Recorded information:
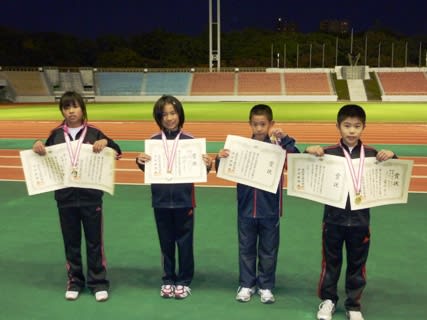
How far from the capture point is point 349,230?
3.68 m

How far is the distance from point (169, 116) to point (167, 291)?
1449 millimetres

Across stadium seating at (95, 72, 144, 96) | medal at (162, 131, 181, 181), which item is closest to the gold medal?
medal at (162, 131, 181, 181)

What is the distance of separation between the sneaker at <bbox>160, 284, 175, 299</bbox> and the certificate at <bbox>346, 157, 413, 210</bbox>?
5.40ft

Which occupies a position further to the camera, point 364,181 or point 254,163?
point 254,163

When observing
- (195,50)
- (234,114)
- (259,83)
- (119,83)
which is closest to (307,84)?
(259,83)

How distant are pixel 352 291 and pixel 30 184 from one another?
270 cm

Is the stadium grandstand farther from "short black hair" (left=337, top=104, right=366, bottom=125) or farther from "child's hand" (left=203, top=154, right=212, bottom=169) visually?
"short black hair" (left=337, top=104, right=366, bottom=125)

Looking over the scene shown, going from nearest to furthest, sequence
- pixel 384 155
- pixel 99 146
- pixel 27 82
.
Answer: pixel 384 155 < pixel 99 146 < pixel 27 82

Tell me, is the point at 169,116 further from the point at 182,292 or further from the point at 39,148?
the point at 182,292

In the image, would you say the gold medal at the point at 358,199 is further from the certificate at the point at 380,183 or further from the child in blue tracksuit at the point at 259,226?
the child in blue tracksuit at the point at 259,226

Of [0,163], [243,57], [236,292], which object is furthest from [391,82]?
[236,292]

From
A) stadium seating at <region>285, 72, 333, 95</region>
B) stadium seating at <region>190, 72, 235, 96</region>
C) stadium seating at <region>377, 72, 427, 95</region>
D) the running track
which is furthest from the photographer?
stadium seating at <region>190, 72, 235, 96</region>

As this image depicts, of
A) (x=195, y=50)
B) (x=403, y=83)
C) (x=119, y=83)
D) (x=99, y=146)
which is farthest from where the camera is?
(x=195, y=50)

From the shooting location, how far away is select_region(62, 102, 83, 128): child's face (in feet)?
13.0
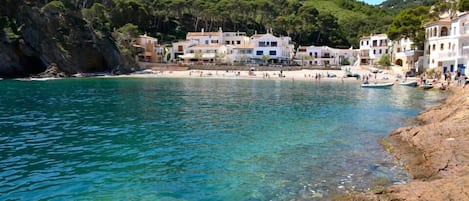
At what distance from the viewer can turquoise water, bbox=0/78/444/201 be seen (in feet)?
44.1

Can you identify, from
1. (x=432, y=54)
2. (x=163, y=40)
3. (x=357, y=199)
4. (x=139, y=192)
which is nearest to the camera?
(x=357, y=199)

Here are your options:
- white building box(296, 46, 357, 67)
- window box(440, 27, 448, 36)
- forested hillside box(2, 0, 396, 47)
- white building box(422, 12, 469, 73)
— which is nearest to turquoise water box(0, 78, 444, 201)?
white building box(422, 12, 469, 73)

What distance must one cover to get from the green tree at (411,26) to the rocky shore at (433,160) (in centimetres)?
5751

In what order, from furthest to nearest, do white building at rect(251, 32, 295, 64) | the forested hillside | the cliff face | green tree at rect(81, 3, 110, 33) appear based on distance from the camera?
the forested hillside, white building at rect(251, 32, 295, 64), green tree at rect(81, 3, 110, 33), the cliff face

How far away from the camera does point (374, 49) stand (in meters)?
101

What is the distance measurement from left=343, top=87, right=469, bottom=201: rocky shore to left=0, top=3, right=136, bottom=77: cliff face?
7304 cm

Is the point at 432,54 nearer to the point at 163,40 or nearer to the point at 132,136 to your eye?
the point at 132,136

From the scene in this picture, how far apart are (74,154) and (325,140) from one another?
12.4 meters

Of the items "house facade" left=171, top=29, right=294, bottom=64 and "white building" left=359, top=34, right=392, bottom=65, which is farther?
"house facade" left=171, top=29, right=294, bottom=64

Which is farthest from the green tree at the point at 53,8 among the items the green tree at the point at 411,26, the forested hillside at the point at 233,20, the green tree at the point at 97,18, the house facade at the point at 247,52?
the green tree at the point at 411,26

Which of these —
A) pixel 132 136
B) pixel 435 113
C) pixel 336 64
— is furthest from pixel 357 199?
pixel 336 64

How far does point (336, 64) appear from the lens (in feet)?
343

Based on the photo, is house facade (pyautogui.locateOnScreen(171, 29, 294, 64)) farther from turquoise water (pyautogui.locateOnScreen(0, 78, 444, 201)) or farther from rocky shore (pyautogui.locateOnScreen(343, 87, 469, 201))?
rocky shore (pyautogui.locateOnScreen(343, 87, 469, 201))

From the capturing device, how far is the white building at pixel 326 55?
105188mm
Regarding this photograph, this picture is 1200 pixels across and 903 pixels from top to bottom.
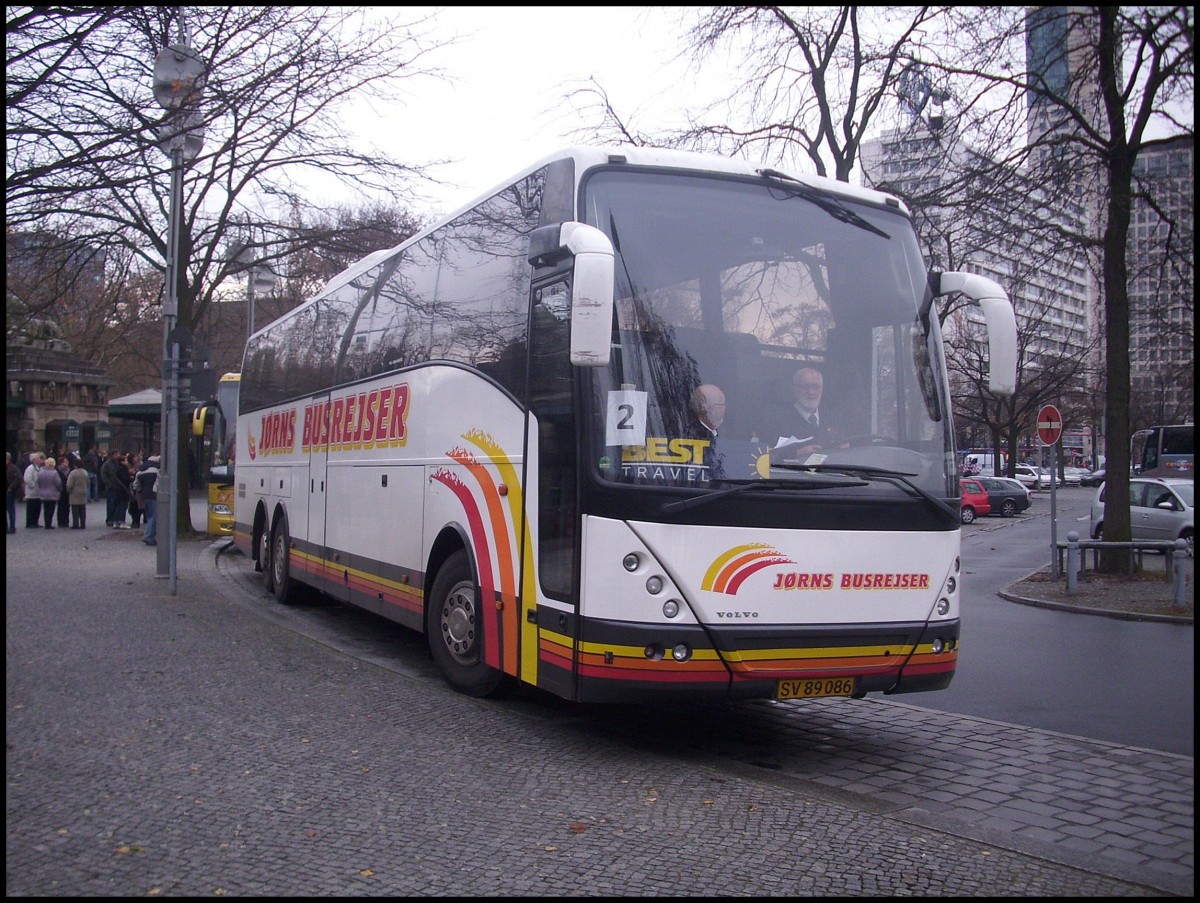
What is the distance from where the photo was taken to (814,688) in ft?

Goal: Give every record again exactly, apart from the pictures, which stay out.

Written answer:
How far from the capture point is point 349,230?
3.68 m

How far is the distance from point (169, 116) to point (167, 291)?
1449 millimetres

Across stadium seating at (95, 72, 144, 96) | medal at (162, 131, 181, 181), which item is closest to the gold medal?
medal at (162, 131, 181, 181)

What is the distance of separation between the sneaker at <bbox>160, 284, 175, 299</bbox> and the certificate at <bbox>346, 157, 413, 210</bbox>?
5.40ft

Which occupies a position further to the camera, point 364,181 or point 254,163?
point 254,163

When observing
- (195,50)
- (234,114)
- (259,83)
- (119,83)
which is closest to (307,84)?
(259,83)

How distant are pixel 352 291 and pixel 30 184 from one another?
270 cm

Is the stadium grandstand farther from "short black hair" (left=337, top=104, right=366, bottom=125) or farther from "child's hand" (left=203, top=154, right=212, bottom=169) visually?
"short black hair" (left=337, top=104, right=366, bottom=125)

Looking over the scene shown, going from nearest to furthest, sequence
- pixel 384 155
- pixel 99 146
- pixel 27 82
.
Answer: pixel 384 155 < pixel 99 146 < pixel 27 82

Tell me, is the point at 169,116 further from the point at 182,292 or further from the point at 39,148?
the point at 182,292

In the image, would you say the gold medal at the point at 358,199 is further from the certificate at the point at 380,183 or further from the child in blue tracksuit at the point at 259,226?
the child in blue tracksuit at the point at 259,226

Of [0,163], [243,57], [236,292], which object is furthest from [391,82]?
[236,292]

From
A) stadium seating at <region>285, 72, 333, 95</region>
B) stadium seating at <region>190, 72, 235, 96</region>
C) stadium seating at <region>377, 72, 427, 95</region>
D) the running track
which is furthest from the photographer?
stadium seating at <region>190, 72, 235, 96</region>

As this image depicts, of
A) (x=195, y=50)
B) (x=403, y=83)
C) (x=119, y=83)
D) (x=99, y=146)
which is farthest from where the camera is?
(x=195, y=50)

From the shooting location, how far away is select_region(62, 102, 83, 128): child's face (in feet)?
13.0
At what distance from the viewer can turquoise water, bbox=0/78/444/201 be seen (in feet)?
44.1

Can you identify, from
1. (x=432, y=54)
2. (x=163, y=40)
3. (x=357, y=199)
4. (x=139, y=192)
which is nearest to the camera?
(x=357, y=199)

Here are your options:
- white building box(296, 46, 357, 67)
- window box(440, 27, 448, 36)
- forested hillside box(2, 0, 396, 47)
- white building box(422, 12, 469, 73)
— which is nearest to turquoise water box(0, 78, 444, 201)?
white building box(422, 12, 469, 73)

What distance must one cover to get from the green tree at (411,26) to the rocky shore at (433,160) (in centimetres)?
5751

In what order, from furthest to nearest, do white building at rect(251, 32, 295, 64) | the forested hillside | the cliff face | green tree at rect(81, 3, 110, 33) appear based on distance from the camera?
the forested hillside, white building at rect(251, 32, 295, 64), green tree at rect(81, 3, 110, 33), the cliff face

How far away from the camera does point (374, 49) stand (in meters)?
101

What is the distance measurement from left=343, top=87, right=469, bottom=201: rocky shore to left=0, top=3, right=136, bottom=77: cliff face?
7304 cm

Is the point at 432,54 nearer to the point at 163,40 or nearer to the point at 132,136 to your eye?
the point at 132,136

From the scene in this picture, how far apart are (74,154) and (325,140) from one another?
12.4 meters

Of the items "house facade" left=171, top=29, right=294, bottom=64 and "white building" left=359, top=34, right=392, bottom=65, which is farther?
"house facade" left=171, top=29, right=294, bottom=64

Which is farthest from the green tree at the point at 53,8 among the items the green tree at the point at 411,26, the forested hillside at the point at 233,20, the green tree at the point at 97,18, the house facade at the point at 247,52?
the green tree at the point at 411,26

Which of these —
A) pixel 132 136
B) pixel 435 113
C) pixel 336 64
— is furthest from pixel 357 199?
pixel 336 64

How far does point (336, 64) appear from the lens (in feet)?
343

Based on the photo, is house facade (pyautogui.locateOnScreen(171, 29, 294, 64)) farther from turquoise water (pyautogui.locateOnScreen(0, 78, 444, 201)) or farther from rocky shore (pyautogui.locateOnScreen(343, 87, 469, 201))?
rocky shore (pyautogui.locateOnScreen(343, 87, 469, 201))

From the capturing device, how far is the white building at pixel 326 55?
105188mm
Regarding this photograph, this picture is 1200 pixels across and 903 pixels from top to bottom.
What is the distance from where the photo was taken to (814,688) in ft?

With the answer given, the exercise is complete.